Dataset records

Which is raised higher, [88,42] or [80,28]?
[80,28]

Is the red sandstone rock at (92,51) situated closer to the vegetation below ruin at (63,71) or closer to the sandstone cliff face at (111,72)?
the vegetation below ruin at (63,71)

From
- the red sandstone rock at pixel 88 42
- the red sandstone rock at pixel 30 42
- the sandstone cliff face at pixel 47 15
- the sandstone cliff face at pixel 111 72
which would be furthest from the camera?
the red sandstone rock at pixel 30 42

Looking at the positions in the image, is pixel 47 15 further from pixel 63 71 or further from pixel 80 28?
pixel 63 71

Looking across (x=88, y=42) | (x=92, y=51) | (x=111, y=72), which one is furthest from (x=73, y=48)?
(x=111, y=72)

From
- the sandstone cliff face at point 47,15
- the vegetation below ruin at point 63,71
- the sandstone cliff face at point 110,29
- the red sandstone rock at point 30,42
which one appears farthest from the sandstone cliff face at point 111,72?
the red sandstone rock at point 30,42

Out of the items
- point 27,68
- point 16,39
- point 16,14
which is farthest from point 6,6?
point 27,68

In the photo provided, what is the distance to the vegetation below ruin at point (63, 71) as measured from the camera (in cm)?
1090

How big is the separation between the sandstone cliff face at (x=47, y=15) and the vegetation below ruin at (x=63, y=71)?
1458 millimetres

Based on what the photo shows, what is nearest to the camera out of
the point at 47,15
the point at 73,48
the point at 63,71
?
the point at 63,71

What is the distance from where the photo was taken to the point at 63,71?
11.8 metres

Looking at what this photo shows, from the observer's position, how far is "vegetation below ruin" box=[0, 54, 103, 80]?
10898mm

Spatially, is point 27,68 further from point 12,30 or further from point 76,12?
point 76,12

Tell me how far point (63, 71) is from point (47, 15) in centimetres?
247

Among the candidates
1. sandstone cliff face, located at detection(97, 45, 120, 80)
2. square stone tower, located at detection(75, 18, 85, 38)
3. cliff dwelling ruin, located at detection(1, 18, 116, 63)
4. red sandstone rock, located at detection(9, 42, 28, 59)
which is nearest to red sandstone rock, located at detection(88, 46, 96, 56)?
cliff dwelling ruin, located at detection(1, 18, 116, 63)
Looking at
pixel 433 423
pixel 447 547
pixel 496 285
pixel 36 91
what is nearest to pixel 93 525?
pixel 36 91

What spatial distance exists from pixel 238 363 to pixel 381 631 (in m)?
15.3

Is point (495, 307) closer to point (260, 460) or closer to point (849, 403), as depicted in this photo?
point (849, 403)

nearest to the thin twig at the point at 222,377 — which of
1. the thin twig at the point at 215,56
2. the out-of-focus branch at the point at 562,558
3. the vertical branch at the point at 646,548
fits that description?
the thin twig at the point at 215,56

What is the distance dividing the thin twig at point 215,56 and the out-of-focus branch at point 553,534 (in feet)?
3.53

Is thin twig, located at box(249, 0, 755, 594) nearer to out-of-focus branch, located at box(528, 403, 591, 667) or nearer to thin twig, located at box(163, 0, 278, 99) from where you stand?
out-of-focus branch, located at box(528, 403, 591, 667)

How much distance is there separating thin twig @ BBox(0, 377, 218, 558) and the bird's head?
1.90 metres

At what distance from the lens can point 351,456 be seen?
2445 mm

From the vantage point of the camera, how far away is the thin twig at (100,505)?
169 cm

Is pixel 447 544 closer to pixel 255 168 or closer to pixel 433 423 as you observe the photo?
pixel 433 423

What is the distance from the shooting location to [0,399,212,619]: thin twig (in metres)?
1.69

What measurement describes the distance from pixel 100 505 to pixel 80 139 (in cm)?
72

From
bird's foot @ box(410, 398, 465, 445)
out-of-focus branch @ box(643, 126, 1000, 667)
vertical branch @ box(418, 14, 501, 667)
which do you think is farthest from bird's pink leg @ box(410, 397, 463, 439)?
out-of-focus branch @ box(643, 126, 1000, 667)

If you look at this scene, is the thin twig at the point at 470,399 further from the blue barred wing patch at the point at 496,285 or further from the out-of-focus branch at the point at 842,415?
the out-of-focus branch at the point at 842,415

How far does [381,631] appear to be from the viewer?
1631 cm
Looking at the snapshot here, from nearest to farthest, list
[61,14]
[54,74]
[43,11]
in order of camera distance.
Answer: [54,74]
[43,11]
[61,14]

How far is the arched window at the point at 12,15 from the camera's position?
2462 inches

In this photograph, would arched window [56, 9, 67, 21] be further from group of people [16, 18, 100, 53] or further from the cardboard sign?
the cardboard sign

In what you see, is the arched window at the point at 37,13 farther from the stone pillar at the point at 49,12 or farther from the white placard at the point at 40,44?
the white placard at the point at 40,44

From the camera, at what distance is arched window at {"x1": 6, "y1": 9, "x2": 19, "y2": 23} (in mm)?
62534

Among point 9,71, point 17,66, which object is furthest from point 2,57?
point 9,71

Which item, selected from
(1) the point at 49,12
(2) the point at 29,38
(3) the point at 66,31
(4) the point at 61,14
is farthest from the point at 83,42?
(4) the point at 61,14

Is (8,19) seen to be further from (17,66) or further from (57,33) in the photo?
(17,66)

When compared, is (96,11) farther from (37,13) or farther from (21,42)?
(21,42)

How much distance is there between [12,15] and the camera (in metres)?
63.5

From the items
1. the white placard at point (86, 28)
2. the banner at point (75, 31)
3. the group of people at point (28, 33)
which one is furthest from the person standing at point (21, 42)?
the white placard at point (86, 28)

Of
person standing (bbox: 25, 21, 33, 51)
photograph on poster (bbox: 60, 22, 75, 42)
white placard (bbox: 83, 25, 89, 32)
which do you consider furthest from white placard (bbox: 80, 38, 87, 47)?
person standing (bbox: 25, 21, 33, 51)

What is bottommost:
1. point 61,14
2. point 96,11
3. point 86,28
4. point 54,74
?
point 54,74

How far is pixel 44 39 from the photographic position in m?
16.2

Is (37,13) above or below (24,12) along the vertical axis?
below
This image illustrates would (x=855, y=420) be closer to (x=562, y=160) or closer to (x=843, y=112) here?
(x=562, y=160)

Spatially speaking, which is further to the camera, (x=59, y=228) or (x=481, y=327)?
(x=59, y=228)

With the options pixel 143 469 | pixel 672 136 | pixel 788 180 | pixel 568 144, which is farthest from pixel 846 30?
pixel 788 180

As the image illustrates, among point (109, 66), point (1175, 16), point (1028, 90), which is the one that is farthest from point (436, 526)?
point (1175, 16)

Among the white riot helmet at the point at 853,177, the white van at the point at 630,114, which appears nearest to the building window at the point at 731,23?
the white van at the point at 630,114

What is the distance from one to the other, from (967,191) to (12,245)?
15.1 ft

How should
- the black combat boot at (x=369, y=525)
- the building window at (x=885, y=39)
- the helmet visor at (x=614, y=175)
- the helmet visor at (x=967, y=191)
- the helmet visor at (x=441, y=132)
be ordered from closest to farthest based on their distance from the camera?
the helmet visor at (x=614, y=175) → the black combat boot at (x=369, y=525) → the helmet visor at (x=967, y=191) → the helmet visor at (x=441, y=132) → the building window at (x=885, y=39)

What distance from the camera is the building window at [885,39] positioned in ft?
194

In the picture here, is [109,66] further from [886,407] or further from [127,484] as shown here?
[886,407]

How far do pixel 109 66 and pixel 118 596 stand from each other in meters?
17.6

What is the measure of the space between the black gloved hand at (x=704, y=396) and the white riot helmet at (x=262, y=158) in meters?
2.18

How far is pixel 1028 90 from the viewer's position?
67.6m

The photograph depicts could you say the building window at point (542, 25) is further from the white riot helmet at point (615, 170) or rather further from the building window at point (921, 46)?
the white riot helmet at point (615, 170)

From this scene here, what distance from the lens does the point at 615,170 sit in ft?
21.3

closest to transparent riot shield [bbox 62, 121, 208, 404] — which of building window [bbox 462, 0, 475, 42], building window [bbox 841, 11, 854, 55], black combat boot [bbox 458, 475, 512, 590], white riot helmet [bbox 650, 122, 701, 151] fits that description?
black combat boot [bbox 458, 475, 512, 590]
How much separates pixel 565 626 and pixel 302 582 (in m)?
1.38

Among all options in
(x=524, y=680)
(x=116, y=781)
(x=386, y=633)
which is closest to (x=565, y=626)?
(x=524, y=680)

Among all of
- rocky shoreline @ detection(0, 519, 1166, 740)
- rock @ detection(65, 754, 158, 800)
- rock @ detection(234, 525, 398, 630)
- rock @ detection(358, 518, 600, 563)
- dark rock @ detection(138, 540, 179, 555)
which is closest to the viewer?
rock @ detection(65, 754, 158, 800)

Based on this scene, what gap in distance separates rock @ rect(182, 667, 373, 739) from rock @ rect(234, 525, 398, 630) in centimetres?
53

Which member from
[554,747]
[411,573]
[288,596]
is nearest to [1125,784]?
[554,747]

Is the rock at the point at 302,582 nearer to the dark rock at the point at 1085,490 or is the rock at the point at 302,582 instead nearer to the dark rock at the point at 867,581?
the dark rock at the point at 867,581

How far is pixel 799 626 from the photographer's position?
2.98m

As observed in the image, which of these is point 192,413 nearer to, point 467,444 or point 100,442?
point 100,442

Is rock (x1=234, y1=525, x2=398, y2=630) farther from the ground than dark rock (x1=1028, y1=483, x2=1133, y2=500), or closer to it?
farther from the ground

# Task instructions
Can you update everything from the line containing "Is rock (x1=234, y1=525, x2=398, y2=630)" down to the last of the lines, replacing "dark rock" with "dark boulder" and leaving the rest as it is?

# Result of the task
Is rock (x1=234, y1=525, x2=398, y2=630) farther from the ground than dark boulder (x1=1028, y1=483, x2=1133, y2=500), or closer to it?
farther from the ground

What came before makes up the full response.